MATERIALS AND METHODS

Study design

This was a 24‐week, randomized, open‐label, parallel‐group trial carried out at seven hospitals in Japan between 16 April 2014 and 30 May 2019. This study was designed in accordance with the principles stated in the Declaration of Helsinki. The protocol was reviewed and approved by the institutional review board of each study site (Innovative Clinical Research Center, Kanazawa University, approval number; 2013‐081 [1538], 16 April 2014).

Participants

The inclusion criteria consisted of the following: (i) being aged ≥20 years; (ii) having type 2 diabetes mellitus that was poorly controlled (HbA1c levels ≥8.0% 12 weeks before screening); and (iii) having received diet therapy and/or treatment with oral antihyperglycemic drugs for ≥12 weeks. The exclusion criteria consisted of the following: (i) having hypersensitivity or a contraindication to liraglutide or insulin treatment, degludec; (ii) having a medical history and/or complications from diabetic ketoacidosis or severe hypoglycemia; (iii) experiencing severe infection or trauma pre‐/post‐surgery; (iv) receiving insulin or GLP‐1 RA therapy 4 weeks before screening; (v) receiving glucocorticoid therapy; (vi) having poorly controlled hypertension (systolic blood pressure >160 mmHg or diastolic blood pressure >100 mmHg); (vii) having severe retinopathy; (viii) having a medical history and/or complications from chronic conditions not suitable for the study (e.g., cancer, ischemic heart disease and heart failure); (ix) being pregnant or breastfeeding; and (x) having psychiatric or psychosocial conditions that preclude participation, as assessed by the investigators. Before participation, all eligible individuals provided written informed consent.

Randomization and masking

Participants were randomized in a 1:1 ratio using a computer‐generated randomization sequence to the Insulin–GLP‐1 RA relay group or GLP‐1 RA first group. As this was an open‐label trial, no one (participants, investigators and site staff) was masked to the treatment allocation.

Procedures

This was a therapeutic intervention wherein participants received subcutaneous injections of either 0.9 mg liraglutide (Victoza® Subcutaneous Injection; Novo Nordisk, Tokyo, Japan; GLP‐1 RA first group) for 24 weeks or insulin degludec (Tresiba® Novo Nordisk; Insulin–GLP‐1 RA relay group) once per day for 12 weeks, followed by injections of liraglutide once at bedtime for 12 weeks (Figure S1). Liraglutide injected subcutaneously with a pen device was started at 0.3 mg/day, and escalated by 0.3 mg/3 days to 0.9 mg/day (maximum allowable dosage in Japan). The initiation and titration of degludec were modified according to past studies , , and a diabetes treatment guide published by the Japan Diabetes Society . The starting doses for insulin degludec were 4 IU at bedtime. Using the self‐report data on glucose monitoring at several times including FPG and pre‐meal glucose values, target glycemic levels were pre‐meal glucose values of 80–110 mg/dL, the investigators and participants carried out daily insulin dose titrations. If participants were currently taking oral hypoglycemic agents, they continued with their baseline doses throughout the study, except for dipeptidyl peptidase‐4 inhibitors. Dipeptidyl peptidase‐4 inhibitors were stopped after intervention in both groups. The ingestion of any other antihyperglycemic medications was prohibited.

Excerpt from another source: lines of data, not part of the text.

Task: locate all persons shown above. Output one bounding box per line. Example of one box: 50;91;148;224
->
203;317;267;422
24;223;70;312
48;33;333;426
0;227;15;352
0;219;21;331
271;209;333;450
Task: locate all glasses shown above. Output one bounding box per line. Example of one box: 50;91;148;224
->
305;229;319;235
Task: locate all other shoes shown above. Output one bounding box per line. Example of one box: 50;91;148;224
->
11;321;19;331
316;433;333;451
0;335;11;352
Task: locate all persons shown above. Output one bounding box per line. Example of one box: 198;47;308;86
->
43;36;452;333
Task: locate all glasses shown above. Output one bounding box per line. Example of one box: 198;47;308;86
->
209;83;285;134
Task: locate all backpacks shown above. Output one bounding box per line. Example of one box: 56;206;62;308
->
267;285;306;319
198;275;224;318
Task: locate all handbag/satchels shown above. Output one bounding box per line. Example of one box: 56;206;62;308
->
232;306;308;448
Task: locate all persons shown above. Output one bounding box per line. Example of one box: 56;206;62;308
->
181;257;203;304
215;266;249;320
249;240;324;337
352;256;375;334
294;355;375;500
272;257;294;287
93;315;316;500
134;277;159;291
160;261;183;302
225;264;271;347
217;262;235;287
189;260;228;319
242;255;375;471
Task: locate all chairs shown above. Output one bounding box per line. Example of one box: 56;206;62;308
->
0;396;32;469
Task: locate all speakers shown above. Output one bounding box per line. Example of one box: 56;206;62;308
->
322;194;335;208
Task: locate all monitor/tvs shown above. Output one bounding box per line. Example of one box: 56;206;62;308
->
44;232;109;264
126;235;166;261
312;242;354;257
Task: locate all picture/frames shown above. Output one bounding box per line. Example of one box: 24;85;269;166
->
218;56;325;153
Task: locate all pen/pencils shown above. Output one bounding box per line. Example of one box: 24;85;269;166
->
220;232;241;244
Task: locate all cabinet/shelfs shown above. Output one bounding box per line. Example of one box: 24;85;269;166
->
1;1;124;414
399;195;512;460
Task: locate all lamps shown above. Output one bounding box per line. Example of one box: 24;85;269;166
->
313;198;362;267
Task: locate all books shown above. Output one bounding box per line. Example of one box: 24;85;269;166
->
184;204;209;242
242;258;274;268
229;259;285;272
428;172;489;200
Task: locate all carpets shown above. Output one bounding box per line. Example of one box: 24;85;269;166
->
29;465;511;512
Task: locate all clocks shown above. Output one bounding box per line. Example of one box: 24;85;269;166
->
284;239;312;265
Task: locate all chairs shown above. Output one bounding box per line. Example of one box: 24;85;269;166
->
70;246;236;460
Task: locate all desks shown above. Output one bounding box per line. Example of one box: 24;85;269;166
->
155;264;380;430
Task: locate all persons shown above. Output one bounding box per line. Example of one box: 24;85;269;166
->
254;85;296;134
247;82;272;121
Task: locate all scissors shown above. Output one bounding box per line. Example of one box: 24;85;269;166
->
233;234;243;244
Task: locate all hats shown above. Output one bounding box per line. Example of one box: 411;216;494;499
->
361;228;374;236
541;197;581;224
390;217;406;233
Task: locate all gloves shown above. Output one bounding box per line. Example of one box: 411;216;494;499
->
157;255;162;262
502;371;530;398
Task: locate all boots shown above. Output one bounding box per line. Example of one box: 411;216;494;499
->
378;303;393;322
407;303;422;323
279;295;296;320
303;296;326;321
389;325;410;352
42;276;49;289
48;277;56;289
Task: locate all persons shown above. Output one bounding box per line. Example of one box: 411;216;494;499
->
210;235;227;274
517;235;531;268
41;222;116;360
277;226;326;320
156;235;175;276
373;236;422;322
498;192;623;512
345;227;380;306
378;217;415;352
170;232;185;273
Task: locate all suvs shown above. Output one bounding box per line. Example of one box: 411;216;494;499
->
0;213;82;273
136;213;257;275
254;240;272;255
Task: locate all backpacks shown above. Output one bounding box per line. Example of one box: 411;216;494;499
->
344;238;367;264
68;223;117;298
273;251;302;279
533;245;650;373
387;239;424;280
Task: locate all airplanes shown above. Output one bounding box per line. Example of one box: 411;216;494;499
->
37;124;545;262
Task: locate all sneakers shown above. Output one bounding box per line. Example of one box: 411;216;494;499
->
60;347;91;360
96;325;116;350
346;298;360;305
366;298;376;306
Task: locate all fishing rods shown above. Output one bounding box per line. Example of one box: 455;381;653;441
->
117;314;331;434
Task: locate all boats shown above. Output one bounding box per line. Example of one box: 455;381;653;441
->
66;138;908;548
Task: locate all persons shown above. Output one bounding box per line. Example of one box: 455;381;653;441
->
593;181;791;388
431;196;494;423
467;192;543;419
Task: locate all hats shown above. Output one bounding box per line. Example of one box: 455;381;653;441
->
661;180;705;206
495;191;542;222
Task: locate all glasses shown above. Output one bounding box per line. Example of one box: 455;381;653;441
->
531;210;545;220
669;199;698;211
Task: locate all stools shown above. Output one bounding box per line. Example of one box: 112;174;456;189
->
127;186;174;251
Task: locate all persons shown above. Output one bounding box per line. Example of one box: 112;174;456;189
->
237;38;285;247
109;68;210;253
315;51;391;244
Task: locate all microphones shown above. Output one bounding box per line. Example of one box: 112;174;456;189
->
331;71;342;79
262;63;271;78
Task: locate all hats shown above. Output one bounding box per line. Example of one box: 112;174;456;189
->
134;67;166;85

During the study period, all participants underwent nutritional and exercise counseling provided by experienced practitioners. In brief, each individual was prescribed a diet to maintain or achieve a body mass index (BMI) of 22:30 kcal/kg/day, 50–60% kcal from carbohydrates, 20–30% kcal from fat and 15–20% kcal from protein. All participants underwent exercise counseling (5–6 metabolic equivalent estimations for 30 min daily) during the study.

Clinical end‐points

The primary clinical end‐points were evaluated at week 24, and consisted of changes in the levels of FPG, 1,5‐anhydroglucitol and HbA1c from baseline.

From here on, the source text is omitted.